Agreed. Preventable injuries and deaths are not acceptable in the workplace, or elsewhere.  Sanjay Gupta’s brief essay about what is happening in the non-work sphere (and likely at the workplace as well) in Puerto Rico says this eloquently: http://www.cnn.com/2017/10/03/health/gupta-puerto-rico-essay/index.html

 

Bob Orford,

Scottsdale, AZ

 

From: MCOH-EH [mailto:mcoh-eh-bounces+rorford=mayo.edu@mylist.net] On Behalf Of Vaughn, Andrew I., M.D., M.P.H.
Sent: Thursday, October 05, 2017 6:39 AM
To: mcoh-eh@mylist.net
Subject: Re: [MCOH-EH] Benchmarking employee injury rate

 

There is no reason why benchmarking should imply that some level of injuries is "ok".  Benchmarks are not goals.

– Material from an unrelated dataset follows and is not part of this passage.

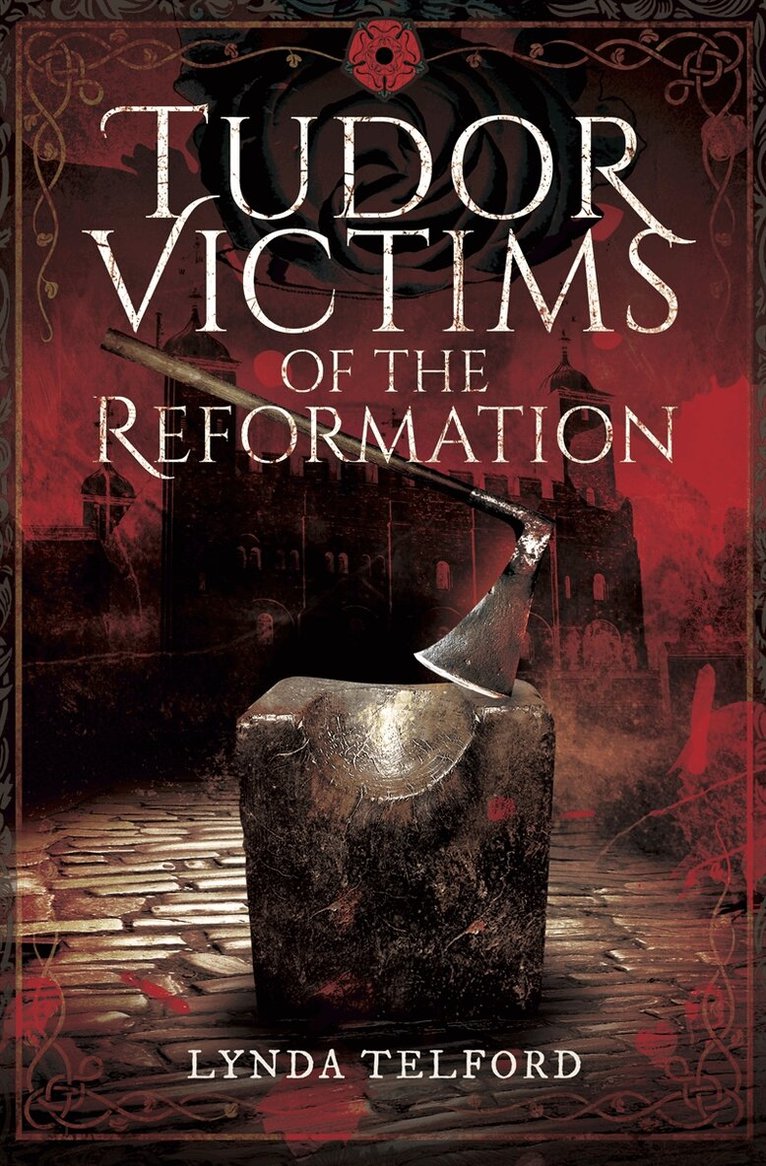 Lynda Telford - Tudor Victims of the Reformation, E-bok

The goal is always zero injuries and zero harm. 

 

Benchmarking allows identification of those organizations that have found ways of reaching, or at least most closely approaching the goal. The next step, obviously, is to study what they are doing that is effective and identify improvement opportunities for implementation at home.

 

 

Andrew I S Vaughn, MD, MPH | Medical Director, Rochester Employee Health & Safety

Mayo Clinic | 200 First Street SW | Rochester, MN 55905 | www.mayoclinic.org

 

 

From: MCOH-EH [mailto:mcoh-eh-bounces@mylist.net] On Behalf Of william hyman
Sent: Wednesday, October 04, 2017 9:40 PM
To: mcoh-eh@mylist.net
Subject: Re: [MCOH-EH] Benchmarking employee injury rate

 

An interesting thing about benchmarking injury rates is the implication that some level of injuries is "ok" and that if our rate is no lower than that then we are doing well. We might ask "ok with whom" since it probably isn't ok with the injured worker. We also might not want to argue (testify) that yes he got hurt but his injury was ok because it was within our accepted injury rate which is no worse than everyone else's.